A febbraio Sergio mi parla di un suo progetto, una grande mostra fotografica che illustri il percorso delle sue ricerche; mi chiede di scattare delle foto dal mio paramotore, foto particolari dei nuraghi del Sinis, quei nuraghi coperti da una coltre di fango, testimonianza dello tsunami che - lui sospetta - un giorno del 1175 a.C. spazzò via la civiltà nuragica. A marzo compio due raid aerei nel Sinis di Cabras e in quello di San Vero Milis impartendo il battesimo dell’aria alla reflex digitale nuova di zecca, il bottino è ingente: decine di foto di nuraghi, i Giganti Abbattuti, così li chiama Sergio, io preferisco i Fantasmi del Sinis.
Dopo lunghi appostamenti e semidissanguato da stormi compatti di feroci zanzare, riesco anche a fotografare i Fenicotteri Rosa. Alcune di queste foto sono esposte nell’aeroporto di Cagliari-Elmas nella grande mostra: Atlantikà/Sardegna, Isola Mito. Immagini e testimonianze di una Grande Storia nascosta dalla Geografia. Mostra ideata e realizzata da Sergio Frau con l’aiuto di Giovanni Manca e tanti altri appassionati, fotografi, studiosi, parapendisti.
La mostra si apre con un’immagine che ti cattura: un enorme fotomontaggio che fa vedere a proporzioni ingigantite ma reali una nave nuragica (raffigurata in bronzetto) dalla quale è sbarcato sulla spiaggia un esercito di guerrieri (bronzetti).

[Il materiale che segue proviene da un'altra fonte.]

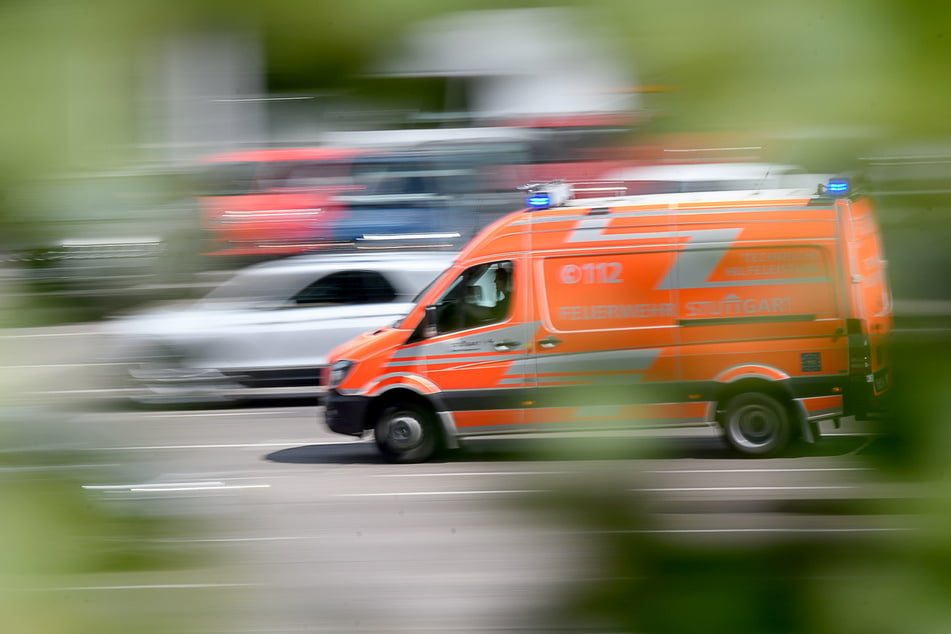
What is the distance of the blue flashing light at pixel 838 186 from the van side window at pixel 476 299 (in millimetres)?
5407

Sembra un’istantanea di un reporter di guerra! E’ una mostra che con 140 foto di grande formato ripercorre la Storia, quella vera, della Sardegna-Tartesso-Scherìa-Isola di Atlante, con una ricchissima documentazione che spazia in varie discipline scientifiche. Una mostra costata un decimo di altre realizzate coi soldi pubblici, ma cento volte migliore. E che, non a caso, dopo Cagliari si trasferirà a Parigi nella sede dell’UNESCO, da cui ha ricevuto l’appoggio. Una mostra il cui titolo, nelle intenzioni dello Tsunami Frau, sarebbe dovuto essere la risposta alla vecchia domanda se i nuragici navigavano o no?. E lui: «Guardatevela bene questa nave e il suo equipaggio: voi che ne dite?».